• [Complete the following]:
(A) Please copy the passage from the devotional on anxiety word for word, starting at "Philippians 4:6 Do" and ending at "look to Him.".
(B) In the devotional on anxiety, which verse does the writer cite as showing that Paul himself admitted to anxiety?

• [Passage provided]:
Philippians 4:6 Do not be anxious about anything, but in everything by prayer and supplication with thanksgiving let your requests be made known to God.
Some Christians will use this verse to say that it is a sin to feel anxiety. While anxiety can lead to constructive or destructive behavior, anxiety is an involuntary emotional response, which in itself, is not wrong. I do refer to anxiety as defect, in the sense that we all have painful traits (defects), which we wish we did not have. Paul himself, admitted to anxiety (Phil. 2:28).
In today’s passage, He did not explicitly teach that it is wrong to feel anxiety but rather, that there is a right response to it. When we are anxious, Paul said we must learn to give it to God. Like any other defect, as often as I am tempted to indulge in it, I must drag it before God. In my anxiety, I focus on me. In faith, I look to Him.
I may not be accountable for an anxious impulse, but my behavior is my responsibility. In my anxiety, I can reach for a drink or reach out to a friend. How I respond may grow or diminish my anxiety. Like diabetes, I may not be responsible for its presence, but my behavior can exacerbate or improve my condition. If I pursue donuts, I will worsen my diabetes. If I eat right and take my insulin, I will improve it.
Giving my anxiety to God must involve prayer, but that may not be my only response. In giving my anxiety up, I may need to talk with friends, seek counseling or even take medications. Though medications can be a problem in themselves, it is not faithless to do whatever it takes to give something to God.
As with all my defects, I want my anxiety to be gone forever. As with my other defects, this is rarely the case. My imperfections remain, but I can diminish them or grow them. I can focus on me, causing further destruction, or, in faith, I can turn to God.

• [Information provided]:
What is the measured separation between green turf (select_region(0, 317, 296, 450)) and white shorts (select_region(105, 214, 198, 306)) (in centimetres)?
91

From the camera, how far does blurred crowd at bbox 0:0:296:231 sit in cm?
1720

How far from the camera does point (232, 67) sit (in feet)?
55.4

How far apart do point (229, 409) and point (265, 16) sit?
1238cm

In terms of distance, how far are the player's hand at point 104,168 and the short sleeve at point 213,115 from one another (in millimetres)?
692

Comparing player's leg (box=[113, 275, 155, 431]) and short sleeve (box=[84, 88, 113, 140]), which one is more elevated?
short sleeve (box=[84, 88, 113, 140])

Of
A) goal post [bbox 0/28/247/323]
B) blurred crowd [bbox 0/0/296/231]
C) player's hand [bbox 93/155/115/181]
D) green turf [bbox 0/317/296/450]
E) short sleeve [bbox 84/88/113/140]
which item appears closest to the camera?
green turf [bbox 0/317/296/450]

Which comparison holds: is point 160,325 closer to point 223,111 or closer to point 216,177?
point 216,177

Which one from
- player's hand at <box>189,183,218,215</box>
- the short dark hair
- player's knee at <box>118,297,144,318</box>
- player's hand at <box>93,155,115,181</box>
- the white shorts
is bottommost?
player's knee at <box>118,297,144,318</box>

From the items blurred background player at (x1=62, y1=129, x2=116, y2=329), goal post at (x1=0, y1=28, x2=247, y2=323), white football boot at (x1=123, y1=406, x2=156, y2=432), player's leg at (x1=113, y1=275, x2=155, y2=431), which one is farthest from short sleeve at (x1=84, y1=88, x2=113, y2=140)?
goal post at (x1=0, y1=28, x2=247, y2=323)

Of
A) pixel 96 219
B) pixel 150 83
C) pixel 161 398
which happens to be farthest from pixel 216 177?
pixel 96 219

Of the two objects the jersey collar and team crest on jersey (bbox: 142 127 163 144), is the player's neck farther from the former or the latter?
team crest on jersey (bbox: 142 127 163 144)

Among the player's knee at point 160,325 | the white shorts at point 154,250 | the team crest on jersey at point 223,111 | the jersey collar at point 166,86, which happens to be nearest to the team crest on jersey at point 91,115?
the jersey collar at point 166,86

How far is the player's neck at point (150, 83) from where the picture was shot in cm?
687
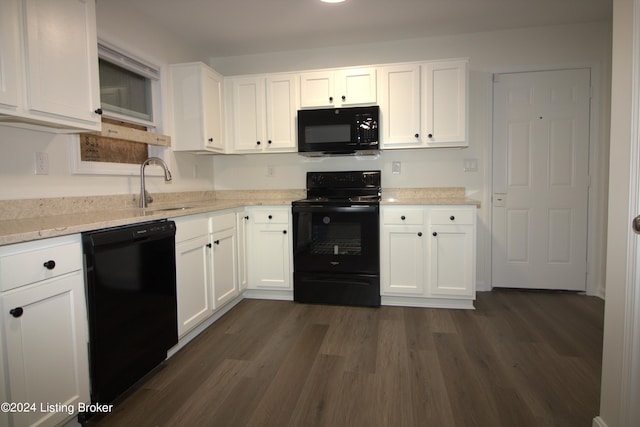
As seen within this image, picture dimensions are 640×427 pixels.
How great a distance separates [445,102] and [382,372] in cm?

• [Answers to the tasks]:
(A)
Philippians 4:6 Do not be anxious about anything, but in everything by prayer and supplication with thanksgiving let your requests be made known to God.
Some Christians will use this verse to say that it is a sin to feel anxiety. While anxiety can lead to constructive or destructive behavior, anxiety is an involuntary emotional response, which in itself, is not wrong. I do refer to anxiety as defect, in the sense that we all have painful traits (defects), which we wish we did not have. Paul himself, admitted to anxiety (Phil. 2:28).
In today’s passage, He did not explicitly teach that it is wrong to feel anxiety but rather, that there is a right response to it. When we are anxious, Paul said we must learn to give it to God. Like any other defect, as often as I am tempted to indulge in it, I must drag it before God. In my anxiety, I focus on me. In faith, I look to Him.

(B) Phil. 2:28